# Matrix of. Linear operator question

I am trying to figure out what the matrix of this linear operator would be:
T:M →AMB where A, M, B are all 2X2 matrices with respect to the standard bases of a 2x2 matrix viz. e11, e12 e21 and e22. Any ideas? Il know it should be 2X8 matrix. I am trying to teach myself Abstract algebra using Artin's book and this is listed in the problem section in one of the chapters.

Thanks,
Frowdow

## Answers and Replies

chiro
Science Advisor
Hey frowdow and welcome to the forums.

Just to clarify what are the domain and range (or codomain) of the actual mappings?

What are the images of the standard basis elements under T?

HallsofIvy
Science Advisor
Homework Helper
In general, one can find the matrix representing a given linear transformation, in a given basis, by applying the linear transformation to each basis "vector" in turn, writing the result as a linear combination of the basis vectors. The coefficients of the linear combination form the columns of the matrix.

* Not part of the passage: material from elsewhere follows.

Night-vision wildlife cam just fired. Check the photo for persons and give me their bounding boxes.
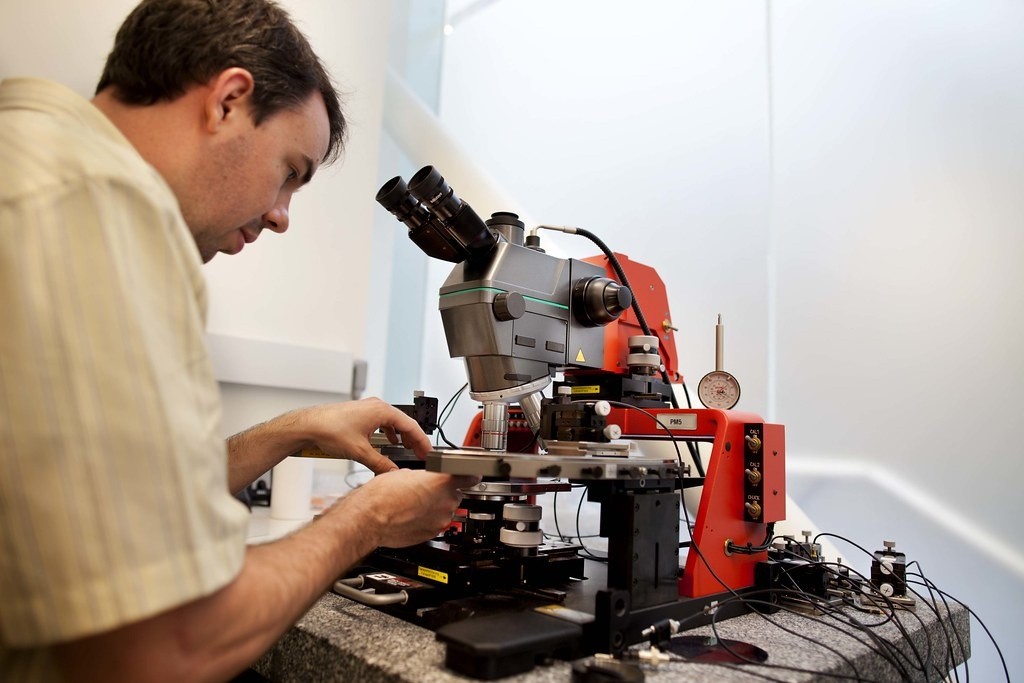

$$e_{11}= \begin{bmatrix}1 & 0 \\ 0 & 0\end{bmatrix}$$
If, say,
$$A= \begin{bmatrix}a_{11} & a_{12} \\ a_{21} & a_{22}\end{bmatrix}$$
and
$$B= \begin{bmatrix}b_{11} & b_{12} \\ b_{21} & b_{22}\end{bmatrix}$$
then
$$Ae_{11}B= \begin{bmatrix}a_{11} & a_{12} \\ a_{21} & a_{22}\end{bmatrix} \begin{bmatrix}1 & 0 \\ 0 & 0\end{bmatrix}\begin{bmatrix}b_{11} & b_{12} \\ b_{21} & b_{22}\end{bmatrix}$$
$$= \begin{bmatrix}a_{11} & 0 \\ a_{21} & 0\end{bmatrix}\begin{bmatrix}b_{11} & b_{12} \\ b_{21} & b_{22}\end{bmatrix}= \begin{bmatrix}a_{11}b_{11} & a_{11}b_{21} \\ a_{21}b_{12} & a_{21}b_{22}\end{bmatrix}$$
$$= a_{11}b_{11}e_{11}+ a_{11}b_{21}e_{12}+ a_{21}b{21}e_{21}+ a_{21}b_{22}e_{22}$$
so the first 'column' consists of those four matrices. That is, the matrix is 2 by 2 but each entry is a 2 by 2 matrix so, expanded, it has 4 rows and 4 columns.